- [Given exercise 1]
In the kindergarten plans below, which math program did Faith use before moving to Horizons?

- [Quoted text]
Kindergarten '13-'14 plans: Faith

   ***Mid-year assessment results added January 2014***  

    Kindergartners are so fun! Here's Faith's plan for fall.

  • Phonics and penmanship - Writing Road to Reading
         She switched to this a couple months ago. It sits with her better than Phonics Pathways did, and we plan to continue with it for all of K. As she learns each new letter or letters and the sounds they make she learns how to write the letters properly. Two birds with one stone. Once all the sounds are mastered this moves into spelling instruction. (Three birds?)
  • Reading - Veritas Press First Favorites
         I adore this collection of readers. When Grace and Honor read them we borrowed them from a library. I have vivid memories of Grace sitting under a book slot at the library, reading that treasure just one. more. time. before she had to give it back. I couldn't stand the thought of doing that again and bought the books for Faith.
         I did buy the guides for her. We'll be skipping the basic comprehension work and discussing the stories instead. We'll pick and choose the extra activities as we go. Since First Favorites was written for first grade we'll take it easy and move at her pace. I anticipate leisurely doing the first semester of First Favorites across kindergarten, then the second semester and More First Favorites (Veritas Press second grade) for her first grade year.
          Reading list:
    Billy and Blaze
    Curious George
    Bread and Jam for Frances
    Caps for Sale
    Chair for Mother
    Frog and Toad All Year
    Frog and Toad Are Friends
    Harry the Dirty Dog
    If You Give a Mouse a Cookie
    The Little Engine that Could
    Blueberries for Sal
    Doctor DeSoto
  • Math - Horizons grade 1
          Yes, real curriculum for K math. She considers math through play to be much too babyish, and will bluntly tell you that. Horizons will be new for her. She's done great with Rod and Staff mathematics 1 and I have no complaints. Honor switched to Horizons this school year, and Grace will make the switch this fall. (More on that in their posts.) That left Faith standing there, "But I want to try the new math TOO."  Both Rod and Staff and Horizons have great math books, and I really had no valid reason to tell her no. Horizons it is.
          What's with that placement? Rod and Staff 1 to Horizons 1. You saw that right. Rod and Staff is a Mennonite company, and they don't traditionally do kindergarten. The grade 1 materials start with K level work and are very gentle. Horizons puts all the K work in their K book. If I focused on it and pushed Faith a little harder I think she could potentially handle Horizons 2 this fall, but I see absolutely no reason to do that to a 5 year old. She's already a book ahead.
  • Bible - Children's Bible by Catherine Vos
          This particular version is a good piece of children's literature in it's own right. We'll start with the Gospels, reading one short story aloud each day.
  • Geography - Legends and Leagues (published by Veritas Press)
           At her request, "I want to learn about maps and other places." This is a thin volume, but it's aimed at first graders. I'm thinking once or twice a week for the first semester. Then I'll see if I can work her into a literature based geography Grace and Honor will be doing, assuming the interest is still there.

- [Data section]
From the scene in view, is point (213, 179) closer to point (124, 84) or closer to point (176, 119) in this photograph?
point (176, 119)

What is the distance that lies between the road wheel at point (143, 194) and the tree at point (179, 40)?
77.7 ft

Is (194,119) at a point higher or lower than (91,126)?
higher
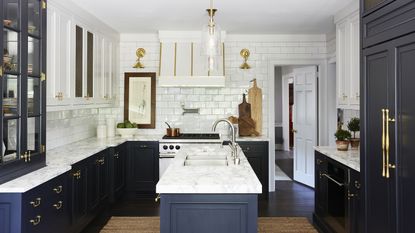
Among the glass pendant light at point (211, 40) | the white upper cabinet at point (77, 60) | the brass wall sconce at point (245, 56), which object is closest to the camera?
the glass pendant light at point (211, 40)

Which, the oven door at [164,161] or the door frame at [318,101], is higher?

- [Given exercise 2]
Give each line of the listing as a JSON list of strings, one string per line, with blank lines left out. Leave the pictures out of the answer.

- [Expected answer 1]
Rod and Staff mathematics 1

- [Expected answer 2]
[
  "From the scene in view, is point (213, 179) closer to point (124, 84) or closer to point (176, 119) in this photograph?",
  "point (176, 119)",
  "What is the distance that lies between the road wheel at point (143, 194) and the tree at point (179, 40)?",
  "77.7 ft",
  "Is (194,119) at a point higher or lower than (91,126)?",
  "higher",
  "Among the glass pendant light at point (211, 40) | the white upper cabinet at point (77, 60) | the brass wall sconce at point (245, 56), which object is closest to the camera?",
  "the glass pendant light at point (211, 40)",
  "Which, the oven door at [164,161] or the door frame at [318,101], is higher?"
]